Signs of a Bad Alternator
Written by Lee Wyatt (last updated August 9, 2012)
The alternator is one of the most, if not the single most, important parts of the engine of a vehicle. Keeping it in good working order should therefore be one of the most important tasks that any driver should remember to do. The sad fact of the matter though is that most people don't really pay all that much attention to the alternator. If you ignore the signs of a bad alternator, you can easily find your car not going anywhere, and the battery you just bought could end up dying within a couple of days. To help ensure that this doesn't happen, keep in mind these common signs of a bad alternator.
- Belt. The alternator belt is one of the easiest things to check, and frankly one of the first things to go bad on the alternator. Checking the alternator belt to ensure it is in good working condition is amazingly easy, all you need to do is look at it and inspect to make sure that it doesn't look cracked or worn. In addition, you will want to run your hand over both sides of the belt to double check an make sure that there are no teeth missing either.
- Accessory lights. Believe it or not, but the accessory lights that are on your dashboard can be a sign of a bad alternator. The best way that these can show you that you might have a bad alternator is when you turn the accessory on. If they act slow, don't light up all the way like they should, or if the radio doesn't even play, then you should take a look at the alternator.
- Volt gauge. Most cars and trucks have a voltage gauge on the dashboard to help you keep an eye on how the battery is working. When the alternator isn't working properly, this gauge will be lower than it should, and can even jump around erratically. If you notice this happening, then you will want to have both your battery and the alternator checked out.
- Battery service light. A common light that can be found on many vehicles today is the battery service light. If there is a problem with the battery, whether it be electrical in nature, or it is draining too quickly, or whatever, this light will come on. When that happens you will need to check the battery, check the alternator, and check the wiring to ensure that the problem is taken care of.

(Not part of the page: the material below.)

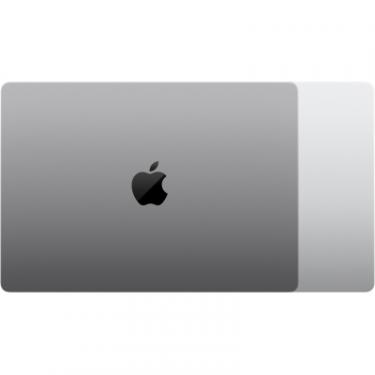 Ноутбук Apple MacBook Pro 14 A2918 M3 Silver Фото 5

- Check with a voltmeter. Another way to check to see if your alternator is working properly is to use a tool called a voltmeter. This tool will measure the voltage that is in a circuit, and will allow you to see whether the circuit is running properly. Typically, all you will need to do is turn the accessories in your car on, and then run the voltmeter over the battery. The reading should not go below 13 volts, and with the accessories off it should be between 14 and 14.4 volts. If it shows up as less than that, you have a problem and will need to replace the alternator.